Grazie di questa lettura
Mapi
la Yourcenar per me è ‘memorie di adriano’.
Uno dei libri da conservare per i posteri. Di quelli a cui si deve fare riferimento quando si parla dei ‘grandi’.
Lei è una sacra poetessa. e non so se dico un’assurdita accostandola alla Szimborska.
grazie per questa interessante segnalazione.
Blumy che gioia stasera PRENDI Fuochi
–mi rende contenta
Mapi penso non è incestuoso voler sedurre un gay? in Fuochi Marguerite ha fatto il diavolo a quattro. è incestuoso, sì.
Iole, Adriano e Zenone, per me. Certo Adriano. Poi Anna. Adriano. Ma anche Eric (ecco consiglio anche il Colpo di Grazia, sottilissimo).
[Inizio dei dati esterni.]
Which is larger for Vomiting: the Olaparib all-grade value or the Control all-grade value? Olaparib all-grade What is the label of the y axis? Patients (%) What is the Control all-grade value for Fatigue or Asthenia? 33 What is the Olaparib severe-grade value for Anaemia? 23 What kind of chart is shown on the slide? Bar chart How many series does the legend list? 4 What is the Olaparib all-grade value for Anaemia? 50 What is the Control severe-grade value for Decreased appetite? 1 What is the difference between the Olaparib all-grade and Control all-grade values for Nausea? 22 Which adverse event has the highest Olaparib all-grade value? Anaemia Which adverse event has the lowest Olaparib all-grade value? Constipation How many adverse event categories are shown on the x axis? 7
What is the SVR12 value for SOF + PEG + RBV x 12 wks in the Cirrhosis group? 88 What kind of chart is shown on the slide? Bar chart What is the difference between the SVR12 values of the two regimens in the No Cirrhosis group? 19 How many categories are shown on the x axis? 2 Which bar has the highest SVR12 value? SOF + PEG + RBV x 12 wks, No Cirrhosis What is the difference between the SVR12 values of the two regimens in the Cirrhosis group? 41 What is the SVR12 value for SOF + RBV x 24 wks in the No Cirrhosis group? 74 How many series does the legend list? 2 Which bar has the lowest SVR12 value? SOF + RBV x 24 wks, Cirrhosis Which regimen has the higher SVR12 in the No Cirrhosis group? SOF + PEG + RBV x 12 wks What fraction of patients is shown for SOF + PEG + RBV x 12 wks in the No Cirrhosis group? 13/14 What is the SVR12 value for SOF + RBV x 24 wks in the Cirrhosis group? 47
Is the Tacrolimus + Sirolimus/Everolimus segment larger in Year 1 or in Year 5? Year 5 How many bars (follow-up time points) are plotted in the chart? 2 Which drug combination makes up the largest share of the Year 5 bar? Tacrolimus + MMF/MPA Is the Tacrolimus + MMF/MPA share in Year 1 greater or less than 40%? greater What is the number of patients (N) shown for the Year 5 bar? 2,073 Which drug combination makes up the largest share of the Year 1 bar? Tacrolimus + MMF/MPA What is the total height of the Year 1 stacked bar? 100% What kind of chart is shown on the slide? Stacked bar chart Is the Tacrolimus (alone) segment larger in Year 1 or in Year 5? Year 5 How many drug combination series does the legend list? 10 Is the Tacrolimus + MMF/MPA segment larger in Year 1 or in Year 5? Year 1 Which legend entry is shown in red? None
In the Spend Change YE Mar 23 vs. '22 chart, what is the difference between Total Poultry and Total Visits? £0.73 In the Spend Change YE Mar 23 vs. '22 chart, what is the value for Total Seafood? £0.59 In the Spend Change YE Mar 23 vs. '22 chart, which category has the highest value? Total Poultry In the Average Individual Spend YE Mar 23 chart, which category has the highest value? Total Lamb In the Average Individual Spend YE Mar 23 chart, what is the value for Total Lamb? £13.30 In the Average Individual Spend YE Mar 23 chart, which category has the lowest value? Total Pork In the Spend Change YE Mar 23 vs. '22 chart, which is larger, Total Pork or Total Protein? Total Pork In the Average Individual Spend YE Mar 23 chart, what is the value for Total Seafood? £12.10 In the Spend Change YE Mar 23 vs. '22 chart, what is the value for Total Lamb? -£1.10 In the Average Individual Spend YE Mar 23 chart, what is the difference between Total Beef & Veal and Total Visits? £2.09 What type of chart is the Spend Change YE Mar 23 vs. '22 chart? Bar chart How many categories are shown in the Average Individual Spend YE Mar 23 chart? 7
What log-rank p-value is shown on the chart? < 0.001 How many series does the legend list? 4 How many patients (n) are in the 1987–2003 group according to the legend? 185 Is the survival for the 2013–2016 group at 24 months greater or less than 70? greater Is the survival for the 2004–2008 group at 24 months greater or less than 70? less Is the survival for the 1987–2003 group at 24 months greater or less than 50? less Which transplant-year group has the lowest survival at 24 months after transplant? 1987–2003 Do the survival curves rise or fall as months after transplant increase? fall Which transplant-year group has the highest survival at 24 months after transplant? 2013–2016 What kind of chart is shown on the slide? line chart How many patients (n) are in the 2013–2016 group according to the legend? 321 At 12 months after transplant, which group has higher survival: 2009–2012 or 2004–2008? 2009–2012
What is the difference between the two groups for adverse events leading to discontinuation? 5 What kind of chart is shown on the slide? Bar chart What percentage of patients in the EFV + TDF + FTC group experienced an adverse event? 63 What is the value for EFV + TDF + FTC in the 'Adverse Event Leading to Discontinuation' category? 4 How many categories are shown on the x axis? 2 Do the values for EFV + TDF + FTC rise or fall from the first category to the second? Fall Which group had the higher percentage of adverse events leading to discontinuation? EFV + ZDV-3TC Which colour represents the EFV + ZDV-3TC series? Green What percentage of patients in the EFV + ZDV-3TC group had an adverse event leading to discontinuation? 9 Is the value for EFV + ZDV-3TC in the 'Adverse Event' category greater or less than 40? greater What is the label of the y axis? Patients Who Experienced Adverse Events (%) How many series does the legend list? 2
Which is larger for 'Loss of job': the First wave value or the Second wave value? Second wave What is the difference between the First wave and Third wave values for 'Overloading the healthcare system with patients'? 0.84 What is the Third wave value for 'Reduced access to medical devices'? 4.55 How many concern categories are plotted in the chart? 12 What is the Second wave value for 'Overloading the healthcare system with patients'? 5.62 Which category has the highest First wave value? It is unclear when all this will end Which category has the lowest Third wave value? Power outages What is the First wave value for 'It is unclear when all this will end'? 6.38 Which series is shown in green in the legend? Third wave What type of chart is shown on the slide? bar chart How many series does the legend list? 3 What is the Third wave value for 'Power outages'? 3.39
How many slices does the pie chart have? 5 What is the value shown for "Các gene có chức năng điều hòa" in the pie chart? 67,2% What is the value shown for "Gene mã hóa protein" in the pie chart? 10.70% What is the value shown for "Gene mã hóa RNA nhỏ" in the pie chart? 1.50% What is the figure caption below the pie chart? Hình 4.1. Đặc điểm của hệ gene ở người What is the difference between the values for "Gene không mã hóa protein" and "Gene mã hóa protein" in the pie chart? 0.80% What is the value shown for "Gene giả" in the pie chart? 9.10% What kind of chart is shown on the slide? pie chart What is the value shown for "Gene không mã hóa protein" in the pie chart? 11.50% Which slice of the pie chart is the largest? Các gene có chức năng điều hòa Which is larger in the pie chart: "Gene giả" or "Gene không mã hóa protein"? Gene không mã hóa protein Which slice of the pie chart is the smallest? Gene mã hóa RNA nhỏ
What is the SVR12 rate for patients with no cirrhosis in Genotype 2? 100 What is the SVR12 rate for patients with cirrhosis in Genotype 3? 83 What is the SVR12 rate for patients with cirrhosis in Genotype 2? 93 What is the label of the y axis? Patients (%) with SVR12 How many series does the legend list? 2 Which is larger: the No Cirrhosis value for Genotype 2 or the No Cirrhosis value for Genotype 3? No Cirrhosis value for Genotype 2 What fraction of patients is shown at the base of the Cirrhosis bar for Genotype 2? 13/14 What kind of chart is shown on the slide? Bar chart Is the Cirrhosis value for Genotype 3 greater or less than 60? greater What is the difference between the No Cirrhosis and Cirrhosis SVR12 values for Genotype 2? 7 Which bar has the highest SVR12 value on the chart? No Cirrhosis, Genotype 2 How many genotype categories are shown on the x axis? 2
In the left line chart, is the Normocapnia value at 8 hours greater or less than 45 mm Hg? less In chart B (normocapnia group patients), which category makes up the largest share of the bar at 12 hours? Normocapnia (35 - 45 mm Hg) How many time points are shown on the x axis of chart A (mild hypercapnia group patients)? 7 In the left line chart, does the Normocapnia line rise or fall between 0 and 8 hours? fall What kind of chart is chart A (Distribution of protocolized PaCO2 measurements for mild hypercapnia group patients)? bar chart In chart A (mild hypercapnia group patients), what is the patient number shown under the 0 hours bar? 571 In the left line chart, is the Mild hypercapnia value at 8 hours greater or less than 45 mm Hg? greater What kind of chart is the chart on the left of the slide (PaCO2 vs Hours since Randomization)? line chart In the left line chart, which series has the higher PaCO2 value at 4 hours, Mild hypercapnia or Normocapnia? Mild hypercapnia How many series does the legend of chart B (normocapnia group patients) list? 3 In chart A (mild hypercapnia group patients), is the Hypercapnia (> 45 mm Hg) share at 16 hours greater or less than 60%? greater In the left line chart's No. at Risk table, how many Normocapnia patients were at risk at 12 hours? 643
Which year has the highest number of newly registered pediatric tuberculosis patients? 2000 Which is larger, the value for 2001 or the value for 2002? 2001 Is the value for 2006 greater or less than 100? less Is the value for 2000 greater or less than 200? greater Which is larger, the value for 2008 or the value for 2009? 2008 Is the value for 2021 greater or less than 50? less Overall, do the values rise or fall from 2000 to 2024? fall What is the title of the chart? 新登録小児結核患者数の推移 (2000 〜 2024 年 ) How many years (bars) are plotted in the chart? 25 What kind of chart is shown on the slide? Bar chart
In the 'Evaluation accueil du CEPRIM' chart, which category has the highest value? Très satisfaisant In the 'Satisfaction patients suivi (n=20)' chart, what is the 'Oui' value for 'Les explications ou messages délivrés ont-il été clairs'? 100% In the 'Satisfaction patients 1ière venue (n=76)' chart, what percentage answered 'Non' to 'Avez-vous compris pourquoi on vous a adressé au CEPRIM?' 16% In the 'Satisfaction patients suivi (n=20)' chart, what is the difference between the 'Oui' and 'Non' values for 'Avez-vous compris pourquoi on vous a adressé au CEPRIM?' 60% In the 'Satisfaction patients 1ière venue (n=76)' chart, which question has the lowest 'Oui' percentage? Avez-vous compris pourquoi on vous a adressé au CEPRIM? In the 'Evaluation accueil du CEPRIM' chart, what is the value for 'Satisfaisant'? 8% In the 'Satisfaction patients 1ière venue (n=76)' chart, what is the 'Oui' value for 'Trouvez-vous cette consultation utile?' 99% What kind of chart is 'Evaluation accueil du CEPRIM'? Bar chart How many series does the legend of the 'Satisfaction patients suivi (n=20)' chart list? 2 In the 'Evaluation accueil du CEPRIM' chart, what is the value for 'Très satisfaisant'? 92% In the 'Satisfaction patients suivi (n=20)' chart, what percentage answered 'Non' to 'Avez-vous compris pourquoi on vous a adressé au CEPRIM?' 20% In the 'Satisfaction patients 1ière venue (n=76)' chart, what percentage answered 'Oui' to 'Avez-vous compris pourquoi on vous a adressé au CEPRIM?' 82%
Ho letto credo quasi tutto della Yourcenar che amo molto e a cui ritorno spesso, Giulia
A meta’ fra prosa e poesia, fra filosofia e letteratura. Incuriosisce molto questa raccolta. L’unica cosa che trovo irritante…. e’ il suo incipit!
)
Grazier per questa interessante segnalazione…
daniela
@Giulia: c’è qualcosa che mi respinge nella sua letteratura e qualcosa che mi attrae voracemente. Devo ancora capirmi…:)
@draimondi:
Circa l’incipit dalla prefazione:
‘ Oltreché sentire il ridicolo di commentare troppo lungamente un’opera che desideravo non fosse mai letta, non è qui il luogo adatto a discutere se l’amore totale per una particolare creatura, con ciò che comporta il rischio per sé e per l’altro, d’inevitabile inganno, di abnegazione e di umiltà autentiche, ma altresì di violenza latente e di egoistiche esigenze, meriti o no il posto che gli hanno riservato i poeti.’
La Yourcenar la sfanga così. Rifiuta di approfondire soffermandosi su particolarità stilistiche e tematiche. Pensa, scrivere una raccolta amorosa e nella prefazione trattarla con un distacco formale. Ridurla a ‘ballo in maschera ’.
Io le credo, credo sia difficile rendere pubblica una confessione d’amore scandaloso, mistico, folle.
Yourcenar… Grande! E dell’Opera al nero?